## Monday, December 26, 2011

### Everything is a function

Everything is a function. Associative arrays are just functions of their keys, lists are functions of the natural numbers, etc. These data structures are all groups of key/value pairs. There is only one problem: sometimes a value isn't given any key. In this case, we can automatically generate a key for it to turn it into a map:
(= (to-map #{1 2 3})
{"#_2185" 3, "#_1873" 2, "#_0195" 1})

Now here is an example of the combination of a group of map structures:
(= (merge-maps {:x 10, :y 100} [1 2 3] #{1 2 3})
{"#_0249" 1, "#_1847" 2, "#_212" 3, 0 1, 1 2, 2 3, :x 10, :y 100})

This shows how we can represent essentially any value as a map. This has the further advantage that we can easily add metadata to any object. Now a further concern comes when we want to describe links between these structures:
(add-edges [0 1] [1 2] [2 3] #{:x :y})

Any system of simple links can be represented in terms of adjacency matrices which are predicate functions on pairs on natural numbers:
[[0 1 1 0]
[1 0 0 1]
[1 0 0 1]
[0 1 1 0]]

[[0]
[1 0]
[1 1 0]
[1 1 1 0]]

Otherwise the links may have complicated metadata, such as labels. Furthermore, sometimes we want to deal with hypergraphs, which requires yet more complicated edge objects.

## Monday, December 19, 2011

### History and versioning

Versioning occurs sequentially. That is, new versions of objects are created one after another. Nonetheless, it is often useful to organise our representation of versions hierarchically. For example, most software programs have versions such as 23.3.1, 5.25.1, etc.

Similarly, we organise dates hierarchically with specific orders of magnitude such as years, months, days, hours, minutes, and seconds. For example, the date December 19, 2011 can be represented as 2011.12.19. As these version numbers are just paths in a hierarchy, we can easily represent them in Lisp:
(date. 1957 6 12)
(date. 2008 9 3)

These paths are also similar to file system paths, which allows you to easily organise your files according to date. In Clojure, you can access the value of a data structure at a path using get-in.

## Sunday, December 18, 2011

### Emacs setup for Christmas break

I have created a special emacs setup for this Christmas break. I have further customised my keyboard with new hotkeys specifically for navigating S-expressions so that I can effectively use emacs as a structured data editor. I intend to use emacs as a general structured data editor, to edit any tree-like data structures such as file systems, lisp programs, and other data formats such as XML. I am also exploring options for manipulating visual and graph-based systems.

## Saturday, December 17, 2011

### Applications of graph theory in computer science

Graph theory has a diverse range of applications in computer science. In the past people programmed using sequential side effects and that worked relatively well at the time. However, with the creation of the internet and the onset of the multicore age we need to view computation in terms of several interacting agents.

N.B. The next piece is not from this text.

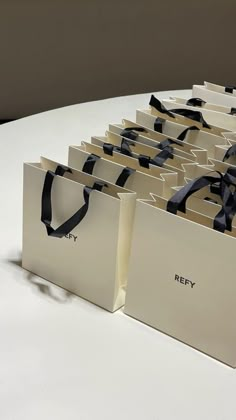 several bags are lined up on a table with black ribbon around the handles and sides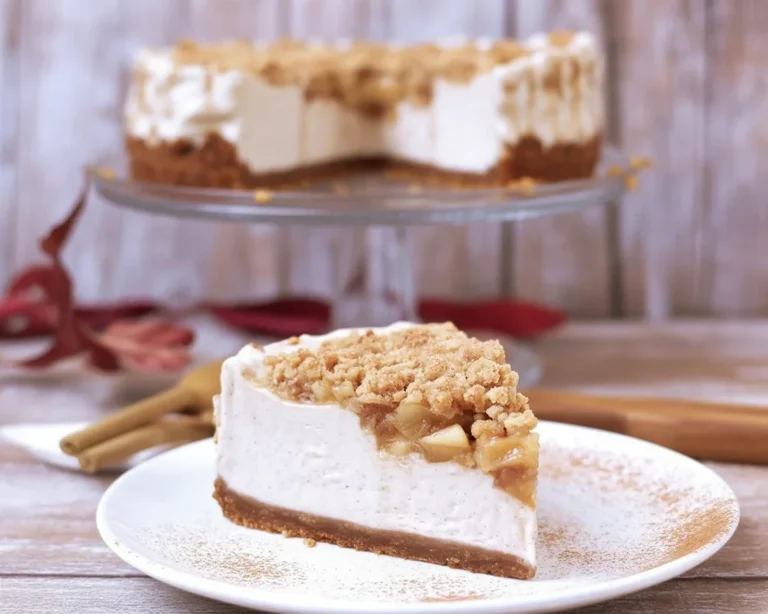 Delicious Vegan Apple Crumble Cheesecake with a creamy filling and spiced apples.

Graph theory is the mathematical mechanism which allows us to understand the interactions between a diverse range of agents in a network. As the Internet expands, computation will become increasingly distributed across the Internet, which will increase the importance of graph theory.

## Tuesday, December 6, 2011

Graph theory deals with collections of nodes and edges. Linked data structures are graphs such that each edge is a link between precisely two nodes. Each such structure can be expressed using an adjacency list:
{
:a [[:- :a] [:> :b] [:> :c]]
:b [[:- :b] [:> :c]]
:c [[:- :c]]
}

Edges stored outside the adjacency list may also be linked to in order to describe more complicated metadata, in which case our representation is closer to an incidence list.

## Saturday, December 3, 2011

### Infinitesimal analysis

In the absence of known discrete foundations for some mathematical system we can produce some other foundational abstraction. In particular, if elements occur at extremely small scales, the extent of which is also unknown, then infinitesimals are the particular class of abstraction that should be considered.

Once we have some notion of infinitesimals in our grasp, the next step is to describe the effects of infinitesimal changes in input has to a function. In particular, a function is called smooth if infinitesimal changes in input only result in infinitesimal changes in output.

Derivatives are just the slope of an infinitesimal secant line of a function and integration is the process of calculating areas of infinitesimal points.